上乗せ関税の停止期間を9日に控えて、関税をめぐる交渉が難航している。米政権内部の意志統一もなされていないような雰囲気だ。日本に限らずE U 、韓国、中国も水面下で依然として抵抗しているようだ。トランプ大統領は7日に新たな税率を盛り込んだ書簡を、関係各国に送付すると表明した。新関税の実施は8月1日。書簡が届いたあと3週間ほどの猶予期間がある。この間に各国から大幅な譲歩を引き出す。いわゆる“トランプ圧力”だ。適用時期が再度延期される可能性もある。

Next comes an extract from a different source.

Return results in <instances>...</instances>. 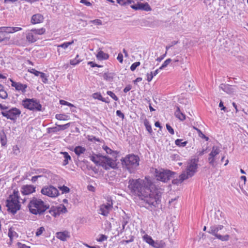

適用対象国が“共闘”すれば、新しい局面に移行する可能性もあるが、それをリードする政治家は見当たらない。トランプ大統領は1期目にTPP交渉から離脱した。集団交渉を嫌って個別交渉を選択したのだ。トランプ氏の意向に沿う形で個別交渉が延々と続いている。それでもトランプ氏は苦戦している。トランプ圧力が限界に直面しているようにみえる。

一体全体この交渉は終結を迎えられるのか。参院選の最中でもある。石破総理は「安易な妥協はしない」と、テレビ局が主催した各党の代表を集めた討論会で断言した。これが何を意味するのか、総理の真意は依然としてはっきりしない。この間、「国益を損なうような妥協はしない」とも明言している。国益とはこの場合自動車関税を意味している。石破・赤沢ラインはこれまで自動車関税の撤廃を求めて米国との交渉を続けてきた。赤沢氏はこれまで7回訪米している。にもかかわらず、これまでのところ日米の通商担当者による交渉に「大きな進展はない」。業を煮やしたのかトランプ大統領は1日、日本について「極めて大きな貿易赤字を抱えているため、30%や35%、あるいはわれわれが決める数字」の関税を課すことになるだろうと断言。「合意に至るかどうか分からない。日本と合意できると思えない。彼らは非常に手ごわい」とも述べた。

Bloombergによると米国側の交渉責任者であるベッセント財務長官は昨日、「交渉期限の延長示唆-通知する関税率は確定と限らず」とテレビ局のインタビューで発言した。大統領との間にかなりの“温度差”がある発言だ。この間、トランプ氏の1丁目1番地ともいうべき減税法案、「一つの大きくて美しい法案」(One Big Beautiful Bill )が米上下両院で可決、4日にトランプ氏の署名を経て成立した。同法をめぐってはトランプの盟友ともいうべきマスク氏が強烈に批判、6日には新党設立を宣言した。新たな減税策などを盛り込んだ今回の計画は、実行されると巨大な財政赤字が発生すると、大方の論者が予想している。これを埋め合わせる財源がトランプ関税だ。トランプ氏としても妥協が許される状況ではない。となれば大統領主導で強引に決着する可能性もありそうだ。いずれにしても受け入れ国側がどこまで抵抗するのか、トランプ関税は今週中に最大の山場を迎える。